Fleabane, Blue

Information on Blue Fleabane

Common Name: Blue Fleabane
Scientific Name: Erigeron acer
Irish Name: Lus gorm na ndreancaidí
Family Group: Asteraceae
Distribution: View Map (Courtesy of the BSBI)
Flowering Period


Click for list of all flowering by month
Blue Fleabane is not easily confused with other wild plants on this web site.

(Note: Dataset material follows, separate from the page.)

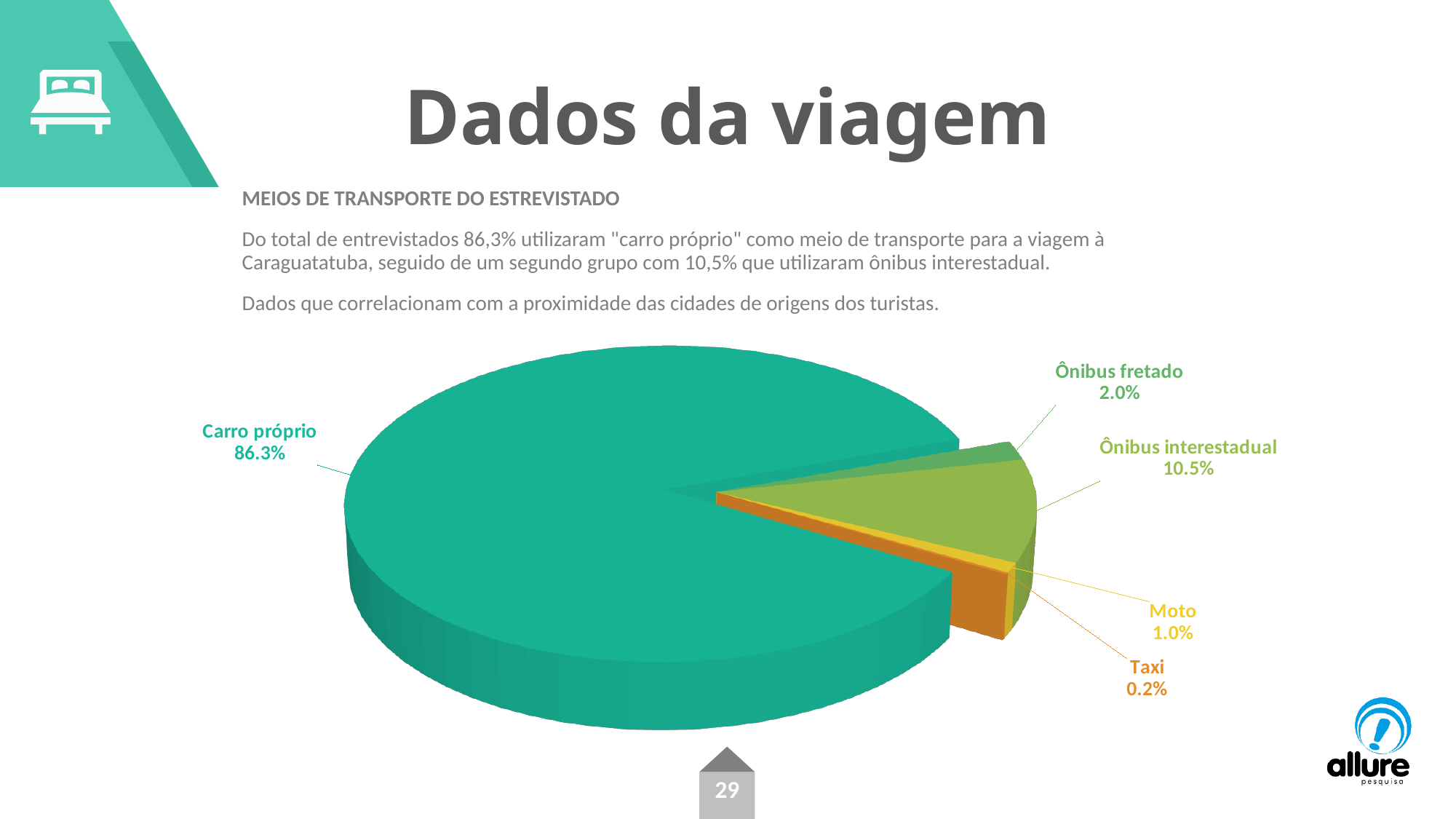
Which category has the largest slice of the pie? Carro próprio Which is larger, Ônibus fretado or Moto? Ônibus fretado What is the value shown for Ônibus interestadual? 10.5% What is the difference in percentage points between Moto and Taxi? 0.8 What is the value shown for Ônibus fretado? 2.0% What type of chart is shown on the slide? Pie chart Which category has the smallest slice of the pie? Taxi What is the value shown for Moto? 1.0% How many categories are shown in the pie chart? 5 What share of the pie does Carro próprio represent? 86.3% What is the value shown for Taxi? 0.2% What is the difference in percentage points between Carro próprio and Ônibus interestadual? 75.8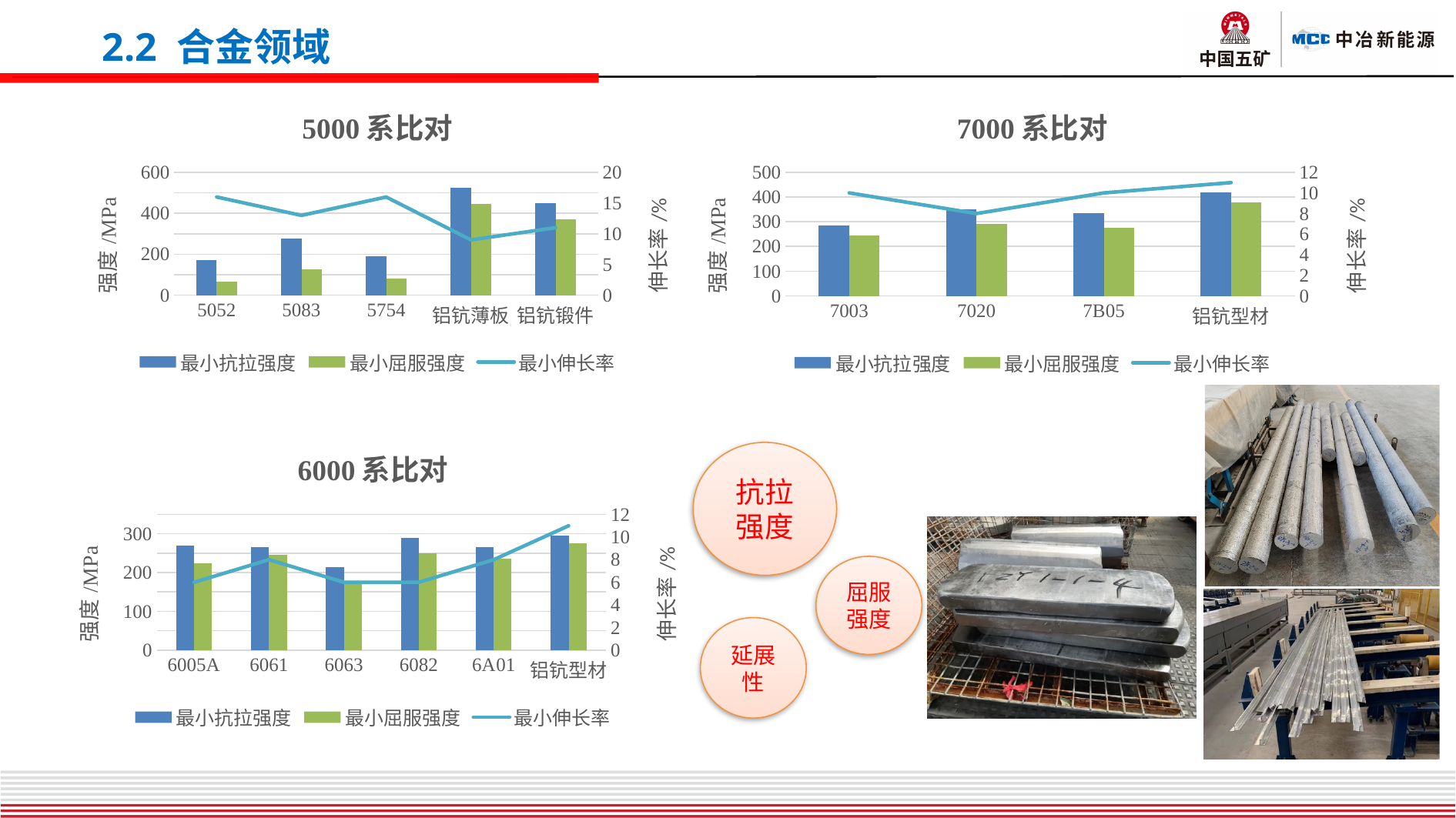
In the chart titled 6000 系比对, which category has the highest 最小伸长率? 铝钪型材 In the chart titled 7000 系比对, which category has the lowest 最小抗拉强度? 7003 In the chart titled 6000 系比对, which category has the lowest 最小抗拉强度? 6063 In the chart titled 5000 系比对, which is larger, the 最小抗拉强度 for 铝钪薄板 or for 铝钪锻件? 铝钪薄板 How many categories are shown on the x axis of the chart titled 6000 系比对? 6 How many categories are shown on the x axis of the chart titled 5000 系比对? 5 In the chart titled 7000 系比对, which is larger, the 最小抗拉强度 for 7020 or for 7003? 7020 In the chart titled 5000 系比对, is the 最小抗拉强度 for 5052 greater or less than 200? less In the chart titled 7000 系比对, is the 最小屈服强度 for 铝钪型材 greater or less than 300? greater In the chart titled 5000 系比对, is the 最小抗拉强度 for 铝钪薄板 greater or less than 400? greater How many series does the legend of the chart titled 7000 系比对 list? 3 In the chart titled 5000 系比对, which category has the highest 最小抗拉强度? 铝钪薄板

This is a species which is not easy to find in Ireland, being confined to banks, sandy soil, disturbed places and walls towards the south-east. Slender, erect, hairy plants, they reach 60 cm high, bearing heads of flowers in quite loose panicles from June to August. Each flowerhead (12-18 mm across) is made up of pale mauve ray florets encircling a little cottony tuft of yellow disc florets which is shorter than the surrounding ray florets. The result is like a colourful little shaving-brush on a stiff purplish stem along which are a few narrow, unstalked, lanceolate leaves. The lower leaves are in a rosette and are stalked and spoon-shaped. The seeds are borne in an achene - little parachutes sail off into the breeze distributing themselves to produce both annuals and biennials. This is a native plant and it belongs to the Asteraceae family.      

I found and photographed this plant while looking for something else – it often happens – in Inistioge, County Kilkenny in 2011. 

If you are satisfied you have correctly identified this plant, please submit your sighting to the National Biodiversity Data Centre

In Northern Ireland, Blue Fleabane is a protected species.